State coordinators Robin Butterfield (WA), April Campbell (OR), Johanna Jones (ID), Chris Simon (AK), and Mandy Smoker-Broaddus (MT) discussed challenges and strategies to improve the educational experience for AI/AN students. One practice that shows promise across the region is the integration of Native language and culture into the curriculum. The Guide to Implementing the Alaska Cultural Standards for Educators, Montana’s Indian Education for All, and Washington’s Since Time Immemorial are prime examples of this movement.

Participants discussed a range of factors that impede student success, including gaps between tribally enrolled students and other Native students; high teacher turnover in remote areas; poor attendance and truancy; low family and community involvement; schools’ lack of knowledge about AI/AN culture and history; and fragmentation of services among state, tribal, and local agencies.

Potential strategies to address these factors include:

  • Integrate AI/AN education into a cohesive plan in which everyone takes responsibility for improving the system for Native students
  • Create AI/AN-specific culturally responsive curriculum that is implemented with fidelity and supported by professional development
  • Establish Indian education as a “trust responsibility” that is distinct from other ethnic/cultural groups

A major priority of the NWCC is to build state education agencies’ (SEAs) capacity to support their schools and districts in meeting the unique needs of AI/AN students.

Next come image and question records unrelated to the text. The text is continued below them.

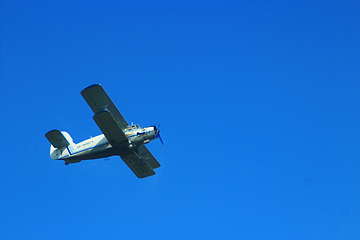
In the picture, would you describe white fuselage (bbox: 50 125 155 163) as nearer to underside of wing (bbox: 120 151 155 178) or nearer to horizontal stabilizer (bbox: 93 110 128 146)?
horizontal stabilizer (bbox: 93 110 128 146)

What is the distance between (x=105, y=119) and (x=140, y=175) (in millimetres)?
10299

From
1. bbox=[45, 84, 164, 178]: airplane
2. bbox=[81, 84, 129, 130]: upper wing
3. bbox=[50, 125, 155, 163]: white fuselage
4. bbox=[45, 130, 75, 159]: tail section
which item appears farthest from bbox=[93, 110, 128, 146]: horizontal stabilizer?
bbox=[45, 130, 75, 159]: tail section

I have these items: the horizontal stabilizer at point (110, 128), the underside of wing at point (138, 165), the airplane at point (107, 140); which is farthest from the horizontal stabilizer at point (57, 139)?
the underside of wing at point (138, 165)

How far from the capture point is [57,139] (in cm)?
3584

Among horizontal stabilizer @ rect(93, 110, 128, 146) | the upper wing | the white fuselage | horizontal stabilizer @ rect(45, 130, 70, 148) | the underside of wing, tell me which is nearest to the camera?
horizontal stabilizer @ rect(93, 110, 128, 146)

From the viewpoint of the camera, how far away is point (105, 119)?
31.4 m

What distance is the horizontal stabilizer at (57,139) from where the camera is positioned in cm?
3562

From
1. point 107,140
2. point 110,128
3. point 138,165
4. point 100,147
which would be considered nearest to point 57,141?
point 100,147

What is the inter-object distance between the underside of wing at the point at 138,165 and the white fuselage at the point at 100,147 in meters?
2.11

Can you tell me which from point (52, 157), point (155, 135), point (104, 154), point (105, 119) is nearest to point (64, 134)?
point (52, 157)

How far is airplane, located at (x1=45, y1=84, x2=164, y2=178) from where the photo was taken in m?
31.8

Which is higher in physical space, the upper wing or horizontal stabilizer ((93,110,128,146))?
the upper wing

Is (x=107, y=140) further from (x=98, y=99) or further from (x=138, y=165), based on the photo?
(x=138, y=165)

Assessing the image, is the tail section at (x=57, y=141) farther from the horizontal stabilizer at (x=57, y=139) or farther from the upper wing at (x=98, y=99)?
the upper wing at (x=98, y=99)
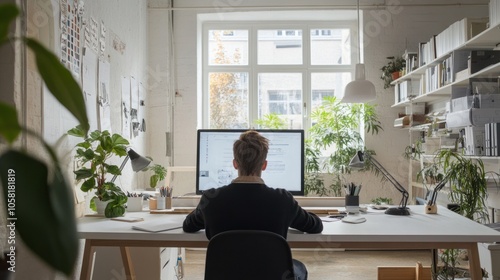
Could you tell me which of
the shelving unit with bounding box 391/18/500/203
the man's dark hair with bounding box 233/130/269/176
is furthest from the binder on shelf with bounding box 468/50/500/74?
the man's dark hair with bounding box 233/130/269/176

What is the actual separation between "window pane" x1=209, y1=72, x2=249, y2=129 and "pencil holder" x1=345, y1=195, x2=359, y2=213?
3.20 m

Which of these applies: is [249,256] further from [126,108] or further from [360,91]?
[126,108]

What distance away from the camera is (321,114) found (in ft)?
16.1

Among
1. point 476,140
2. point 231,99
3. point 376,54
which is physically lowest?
point 476,140

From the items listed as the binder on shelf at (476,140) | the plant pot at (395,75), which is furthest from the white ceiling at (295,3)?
the binder on shelf at (476,140)

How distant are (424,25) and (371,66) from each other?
2.44ft

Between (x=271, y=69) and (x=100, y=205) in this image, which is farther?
(x=271, y=69)

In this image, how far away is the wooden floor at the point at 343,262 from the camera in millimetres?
3824

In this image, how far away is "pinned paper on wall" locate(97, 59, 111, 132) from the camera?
121 inches

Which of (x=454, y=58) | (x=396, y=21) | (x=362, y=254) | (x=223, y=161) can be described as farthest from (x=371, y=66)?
(x=223, y=161)

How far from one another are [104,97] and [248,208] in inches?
76.2

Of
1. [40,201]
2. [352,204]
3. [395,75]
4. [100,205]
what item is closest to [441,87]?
[395,75]

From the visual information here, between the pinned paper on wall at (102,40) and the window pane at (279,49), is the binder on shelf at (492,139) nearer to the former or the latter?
the window pane at (279,49)

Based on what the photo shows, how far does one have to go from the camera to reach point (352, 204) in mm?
2352
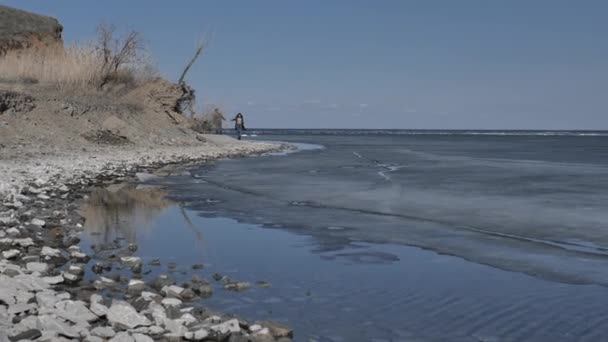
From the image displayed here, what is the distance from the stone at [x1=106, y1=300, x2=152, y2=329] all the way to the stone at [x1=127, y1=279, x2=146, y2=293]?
95 centimetres

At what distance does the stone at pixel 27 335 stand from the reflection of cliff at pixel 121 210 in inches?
190

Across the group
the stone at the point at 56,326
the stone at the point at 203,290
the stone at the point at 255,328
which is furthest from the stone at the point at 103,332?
the stone at the point at 203,290

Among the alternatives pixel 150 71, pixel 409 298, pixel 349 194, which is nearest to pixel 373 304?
pixel 409 298

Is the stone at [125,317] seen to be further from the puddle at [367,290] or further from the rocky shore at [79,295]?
the puddle at [367,290]

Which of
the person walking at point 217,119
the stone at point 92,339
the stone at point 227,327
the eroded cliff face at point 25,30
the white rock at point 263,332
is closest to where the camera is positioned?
the stone at point 92,339

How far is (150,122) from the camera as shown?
3562cm

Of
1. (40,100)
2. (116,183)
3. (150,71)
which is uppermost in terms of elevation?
(150,71)

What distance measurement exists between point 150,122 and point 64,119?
23.0 feet

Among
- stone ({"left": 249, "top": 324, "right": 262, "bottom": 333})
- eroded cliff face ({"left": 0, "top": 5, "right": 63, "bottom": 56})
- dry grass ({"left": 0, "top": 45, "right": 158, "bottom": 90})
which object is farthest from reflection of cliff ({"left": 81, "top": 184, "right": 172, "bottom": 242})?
eroded cliff face ({"left": 0, "top": 5, "right": 63, "bottom": 56})

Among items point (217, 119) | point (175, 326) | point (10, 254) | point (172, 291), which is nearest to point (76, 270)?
point (10, 254)

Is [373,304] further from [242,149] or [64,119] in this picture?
[242,149]

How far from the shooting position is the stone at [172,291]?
6219mm

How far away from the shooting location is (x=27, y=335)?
4.60 metres

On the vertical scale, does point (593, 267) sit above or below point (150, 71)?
below
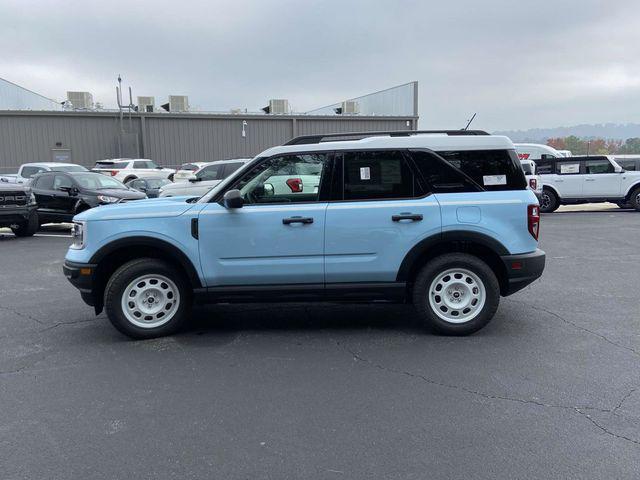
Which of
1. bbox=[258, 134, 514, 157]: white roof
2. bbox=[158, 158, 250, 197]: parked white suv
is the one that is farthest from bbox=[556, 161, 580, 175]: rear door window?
bbox=[258, 134, 514, 157]: white roof

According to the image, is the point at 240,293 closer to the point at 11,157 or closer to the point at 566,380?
the point at 566,380

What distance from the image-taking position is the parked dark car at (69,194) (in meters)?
13.5

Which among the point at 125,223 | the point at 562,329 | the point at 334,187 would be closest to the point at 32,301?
the point at 125,223

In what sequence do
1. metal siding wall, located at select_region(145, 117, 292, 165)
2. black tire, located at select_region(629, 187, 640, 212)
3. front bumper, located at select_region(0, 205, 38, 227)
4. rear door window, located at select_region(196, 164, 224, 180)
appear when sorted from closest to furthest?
front bumper, located at select_region(0, 205, 38, 227), rear door window, located at select_region(196, 164, 224, 180), black tire, located at select_region(629, 187, 640, 212), metal siding wall, located at select_region(145, 117, 292, 165)

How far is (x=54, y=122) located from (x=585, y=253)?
28.1 meters

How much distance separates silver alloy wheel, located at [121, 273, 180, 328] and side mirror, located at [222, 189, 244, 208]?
3.20 feet

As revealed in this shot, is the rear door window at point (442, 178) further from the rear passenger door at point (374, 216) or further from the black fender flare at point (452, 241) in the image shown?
the black fender flare at point (452, 241)

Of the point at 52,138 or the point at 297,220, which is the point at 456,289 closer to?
the point at 297,220

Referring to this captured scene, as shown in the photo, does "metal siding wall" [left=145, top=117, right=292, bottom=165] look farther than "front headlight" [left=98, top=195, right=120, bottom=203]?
Yes

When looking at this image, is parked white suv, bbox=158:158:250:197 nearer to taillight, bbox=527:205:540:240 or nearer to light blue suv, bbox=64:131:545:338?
light blue suv, bbox=64:131:545:338

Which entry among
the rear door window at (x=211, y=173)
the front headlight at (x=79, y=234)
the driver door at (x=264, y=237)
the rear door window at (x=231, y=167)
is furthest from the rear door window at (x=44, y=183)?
the driver door at (x=264, y=237)

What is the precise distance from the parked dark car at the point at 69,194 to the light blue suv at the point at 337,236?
348 inches

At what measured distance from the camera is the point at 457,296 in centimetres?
521

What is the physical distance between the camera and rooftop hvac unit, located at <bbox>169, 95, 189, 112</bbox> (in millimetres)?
32844
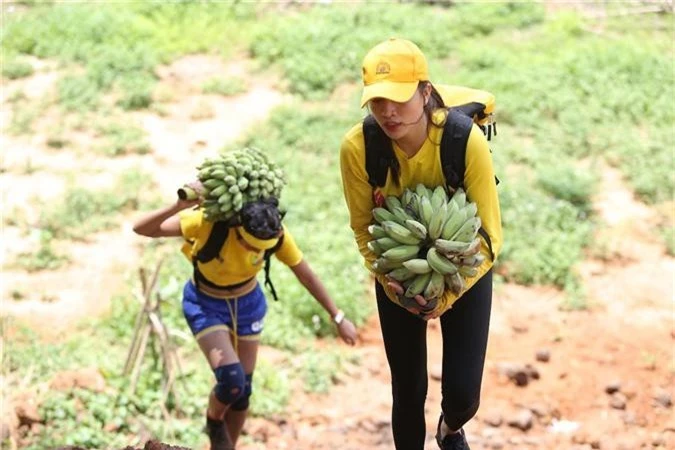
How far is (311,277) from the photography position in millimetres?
5430

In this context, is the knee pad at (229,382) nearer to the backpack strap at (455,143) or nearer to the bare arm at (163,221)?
the bare arm at (163,221)

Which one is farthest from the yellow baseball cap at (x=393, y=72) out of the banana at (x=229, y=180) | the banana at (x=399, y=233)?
the banana at (x=229, y=180)

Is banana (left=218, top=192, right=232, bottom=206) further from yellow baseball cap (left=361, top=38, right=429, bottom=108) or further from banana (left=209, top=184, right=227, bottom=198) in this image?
yellow baseball cap (left=361, top=38, right=429, bottom=108)

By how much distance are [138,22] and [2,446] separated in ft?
27.0

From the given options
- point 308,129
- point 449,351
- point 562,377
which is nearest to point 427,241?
point 449,351

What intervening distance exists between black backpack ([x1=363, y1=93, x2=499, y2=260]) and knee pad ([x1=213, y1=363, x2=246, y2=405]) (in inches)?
72.4

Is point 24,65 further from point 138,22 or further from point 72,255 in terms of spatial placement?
point 72,255

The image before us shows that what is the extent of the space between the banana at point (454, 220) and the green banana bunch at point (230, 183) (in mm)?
1408

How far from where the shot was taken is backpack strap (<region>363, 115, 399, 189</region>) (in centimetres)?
386

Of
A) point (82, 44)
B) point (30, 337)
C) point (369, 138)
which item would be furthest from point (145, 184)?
point (369, 138)

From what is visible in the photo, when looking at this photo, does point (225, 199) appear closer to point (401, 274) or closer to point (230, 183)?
point (230, 183)

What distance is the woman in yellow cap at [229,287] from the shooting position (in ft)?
16.5

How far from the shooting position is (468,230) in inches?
150

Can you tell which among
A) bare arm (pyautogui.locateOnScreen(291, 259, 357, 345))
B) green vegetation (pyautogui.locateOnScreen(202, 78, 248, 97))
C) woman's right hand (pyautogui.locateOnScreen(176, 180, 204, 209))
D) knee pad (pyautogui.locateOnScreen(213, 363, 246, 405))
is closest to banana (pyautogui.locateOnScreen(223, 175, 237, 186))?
woman's right hand (pyautogui.locateOnScreen(176, 180, 204, 209))
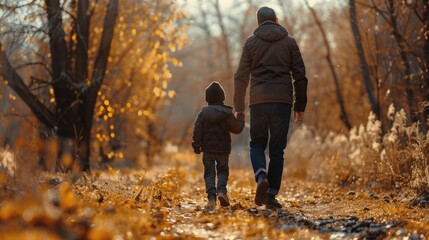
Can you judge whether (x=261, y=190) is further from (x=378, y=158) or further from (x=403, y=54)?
(x=403, y=54)

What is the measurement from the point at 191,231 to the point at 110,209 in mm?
755

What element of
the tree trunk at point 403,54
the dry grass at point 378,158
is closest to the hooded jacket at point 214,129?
the dry grass at point 378,158

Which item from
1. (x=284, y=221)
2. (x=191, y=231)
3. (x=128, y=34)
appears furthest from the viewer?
(x=128, y=34)

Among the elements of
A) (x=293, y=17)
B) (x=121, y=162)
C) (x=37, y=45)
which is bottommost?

The group talked about the formation of an NWCC Regional AI/AN Education Advisory Board and delved into ways the NWCC can provide technical assistance to SEAs in their efforts to address the AI/AN dropout epidemic. “We will offer support around common needs that emerged in the meeting, such as Native language revitalization and dropout prevention, including early warning system implementation,” said the NWCC’s Matthew Eide.

Eide added that NWCC is facilitating cross-SEA collaboration “so states will have a platform to share information about projects that are making an impact, as well as obstacles to success.” He added that taking time to focus on the implications of these lessons will inform states’ efforts to improve educational opportunities for AI/AN students.